═══ Auszug ═══
Abschließend führten die Vertreter der beschwerdeführenden Gesellschaft noch aus, dass im verfahrensgegenständlichen Vergleich eindeutig festgehalten sei, dass nur die 350.000,- Euro als "***" anzusehen seien und daher nur dieser Betrag als Bemessungsgrundlage für die Vergebührung des Vergleichs entscheidend sei.
Das Bundesfinanzgericht hat erwogen:
Sachverhalt
Die beschwerdeführende Gesellschaft schloss mit der S mit "***" vom einen Vergleich betreffend Schadenersatz für im März 2015 gelieferte schadhafte Kessel. Darin verpflichtete sich die beschwerdeführende Gesellschaft zu einer Schadenersatzleistung iHv 350.000,- Euro an die S.
Beweiswürdigung
Die Sachverhaltsfeststellungen ergeben sich aus den von der beschwerdeführenden Partei im Rahmen der mündlichen Verhandlung vorgelegten Unterlagen.
Aus den vorgelegten Unterlagen ist auch ersichtlich, dass nach Schadensmeldung der S von dieser laufend Zahlungen hinsichtlich anderer Geschäftsvorgänge zurückgehalten wurden. Dabei wurde von der S offensichtlich so vorgegangen, dass im Rahmen der laufenden Geschäftsbeziehungen Rechnungen immer nur soweit beglichen wurden, dass der Zahlungsrückstand nie kleiner als rund 800.000,- Euro betrug. Aus den vorgelegten Unterlagen ergab sich weiters, dass nach Abschluss des Vergleichs betreffend Schadenersatz hinsichtlich des schadhaften Kessels eine Bereinigung der Zahlungsrückstände der S bei der beschwerdeführenden Gesellschaft erfolgte.
Rechtliche Beurteilung
Zu Spruchpunkt I. (Stattgabe)
Gem. § 33 TP 20 Abs. 1 lit. b GebG 1957 ist für Vergleiche eine Gebühr iHv 2% vom Gesamtwert der von jeder Partei übernommenen Leistung zu entrichten.
Da das GebG keine eigenständige Definition des Begriffs "Vergleich" enthält, ist nach der ständigen Rechtsprechung des Verwaltungsgerichtshofes für die Auslegung dieses Begriffs § 1380 ABGB heranzuziehen. Danach ist ein Vergleich ein Neuerungsvertrag, durch welchen streitige oder zweifelhafte Rechte dergestalt bestimmt werden, dass jede Partei sich wechselseitig etwas zu geben, zu tun oder zu unterlassen verbindet. Ein Vergleich ist somit die unter beiderseitigem Nachgeben einverständliche neue Festlegung streitiger oder zweifelhafter Rechte. Strittig oder zweifelhaft ist ein Recht, wenn die Parteien uneins sind, ob oder in welchem Umfang ein Recht entstanden ist oder noch besteht, wobei die Differenzen gegenwärtige wie zukünftige Rechts- oder Tatfragen betreffen können ( mwN).
═══ Bereitgestelltes Material ═══
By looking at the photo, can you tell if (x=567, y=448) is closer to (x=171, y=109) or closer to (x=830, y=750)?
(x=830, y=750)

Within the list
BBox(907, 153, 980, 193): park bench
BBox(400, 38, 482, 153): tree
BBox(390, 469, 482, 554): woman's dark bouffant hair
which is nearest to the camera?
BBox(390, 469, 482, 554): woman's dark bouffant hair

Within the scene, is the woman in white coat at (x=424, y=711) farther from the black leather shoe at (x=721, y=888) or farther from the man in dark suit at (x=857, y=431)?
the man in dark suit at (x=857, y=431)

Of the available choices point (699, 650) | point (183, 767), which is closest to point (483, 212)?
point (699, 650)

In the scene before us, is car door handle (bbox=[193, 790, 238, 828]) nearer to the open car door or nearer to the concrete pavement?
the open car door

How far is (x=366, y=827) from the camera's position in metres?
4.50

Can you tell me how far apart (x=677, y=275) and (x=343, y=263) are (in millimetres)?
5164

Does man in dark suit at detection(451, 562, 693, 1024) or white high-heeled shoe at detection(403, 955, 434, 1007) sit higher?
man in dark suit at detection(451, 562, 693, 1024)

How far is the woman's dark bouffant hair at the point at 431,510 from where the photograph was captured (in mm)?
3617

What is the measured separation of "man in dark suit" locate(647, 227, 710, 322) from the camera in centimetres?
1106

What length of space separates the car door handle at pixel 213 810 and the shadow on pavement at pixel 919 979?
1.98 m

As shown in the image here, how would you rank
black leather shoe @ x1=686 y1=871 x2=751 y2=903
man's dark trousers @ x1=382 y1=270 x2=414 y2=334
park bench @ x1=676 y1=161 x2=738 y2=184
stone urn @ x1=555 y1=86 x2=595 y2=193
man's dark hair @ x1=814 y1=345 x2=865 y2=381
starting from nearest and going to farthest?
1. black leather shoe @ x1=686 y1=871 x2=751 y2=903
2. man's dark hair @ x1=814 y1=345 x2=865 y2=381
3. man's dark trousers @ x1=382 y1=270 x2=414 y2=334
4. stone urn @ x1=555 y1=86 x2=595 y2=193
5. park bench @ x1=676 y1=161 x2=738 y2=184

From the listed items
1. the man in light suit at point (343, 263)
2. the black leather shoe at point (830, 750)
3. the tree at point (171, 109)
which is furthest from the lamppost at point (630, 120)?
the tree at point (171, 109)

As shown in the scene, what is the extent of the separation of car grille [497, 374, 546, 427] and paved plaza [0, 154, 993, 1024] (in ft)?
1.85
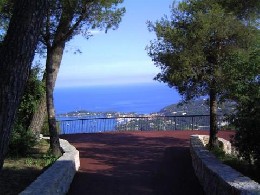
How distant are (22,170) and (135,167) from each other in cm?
346

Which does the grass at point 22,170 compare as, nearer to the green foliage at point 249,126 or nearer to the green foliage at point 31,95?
the green foliage at point 31,95

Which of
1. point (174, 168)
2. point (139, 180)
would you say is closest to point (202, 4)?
point (174, 168)

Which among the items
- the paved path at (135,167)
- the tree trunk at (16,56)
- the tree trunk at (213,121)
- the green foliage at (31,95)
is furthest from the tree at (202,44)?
the tree trunk at (16,56)

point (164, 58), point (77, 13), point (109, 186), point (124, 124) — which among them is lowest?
point (109, 186)

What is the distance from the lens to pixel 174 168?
42.4 feet

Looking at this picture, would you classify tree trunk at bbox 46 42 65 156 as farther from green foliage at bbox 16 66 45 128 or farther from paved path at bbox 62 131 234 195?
green foliage at bbox 16 66 45 128

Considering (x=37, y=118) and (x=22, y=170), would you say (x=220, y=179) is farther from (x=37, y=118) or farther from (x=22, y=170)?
(x=37, y=118)

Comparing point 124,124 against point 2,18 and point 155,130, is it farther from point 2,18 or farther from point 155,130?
point 2,18

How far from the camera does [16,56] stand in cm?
486

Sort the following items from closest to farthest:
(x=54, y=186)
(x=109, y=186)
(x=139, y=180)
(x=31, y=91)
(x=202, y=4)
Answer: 1. (x=54, y=186)
2. (x=109, y=186)
3. (x=139, y=180)
4. (x=202, y=4)
5. (x=31, y=91)

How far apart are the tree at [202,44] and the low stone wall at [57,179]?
5.10 metres

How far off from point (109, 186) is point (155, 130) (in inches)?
660

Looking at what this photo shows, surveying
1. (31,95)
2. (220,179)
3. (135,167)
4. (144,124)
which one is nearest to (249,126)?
(220,179)

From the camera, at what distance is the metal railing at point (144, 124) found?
88.1 ft
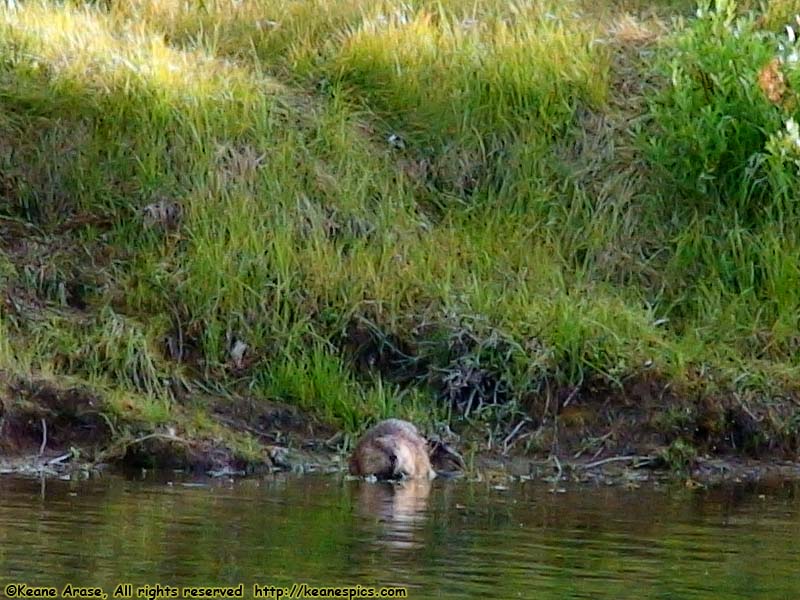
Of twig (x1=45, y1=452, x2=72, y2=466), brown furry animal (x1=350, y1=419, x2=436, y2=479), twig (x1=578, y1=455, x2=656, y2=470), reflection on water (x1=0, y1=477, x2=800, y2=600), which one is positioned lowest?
═══
| Zu erledigen |
A. Schreiben Sie aus dem Auszug den Abschnitt ab, der bei den Worten „Aus den vorgelegten Unterlagen ist“ beginnt und nach den Worten „beschwerdeführenden Gesellschaft erfolgte.“ endet.
B. Beantworten Sie die folgenden Fragen anhand des Auszugs.
(i) Zu welcher Schadenersatzleistung verpflichtete sich die beschwerdeführende Gesellschaft im Vergleich mit der S?
(ii) Wie gering war der Zahlungsrückstand der S während der laufenden Geschäftsbeziehungen höchstens?
(iii) Wie hoch ist nach § 33 TP 20 Abs. 1 lit. b GebG 1957 die Gebühr für Vergleiche?

| Antworten |
A.
Aus den vorgelegten Unterlagen ist auch ersichtlich, dass nach Schadensmeldung der S von dieser laufend Zahlungen hinsichtlich anderer Geschäftsvorgänge zurückgehalten wurden. Dabei wurde von der S offensichtlich so vorgegangen, dass im Rahmen der laufenden Geschäftsbeziehungen Rechnungen immer nur soweit beglichen wurden, dass der Zahlungsrückstand nie kleiner als rund 800.000,- Euro betrug. Aus den vorgelegten Unterlagen ergab sich weiters, dass nach Abschluss des Vergleichs betreffend Schadenersatz hinsichtlich des schadhaften Kessels eine Bereinigung der Zahlungsrückstände der S bei der beschwerdeführenden Gesellschaft erfolgte.

B.
(i) Zu einer Schadenersatzleistung von 350.000,- Euro.
(ii) Er betrug nie weniger als rund 800.000,- Euro.
(iii) 2 % vom Gesamtwert der von jeder Partei übernommenen Leistung.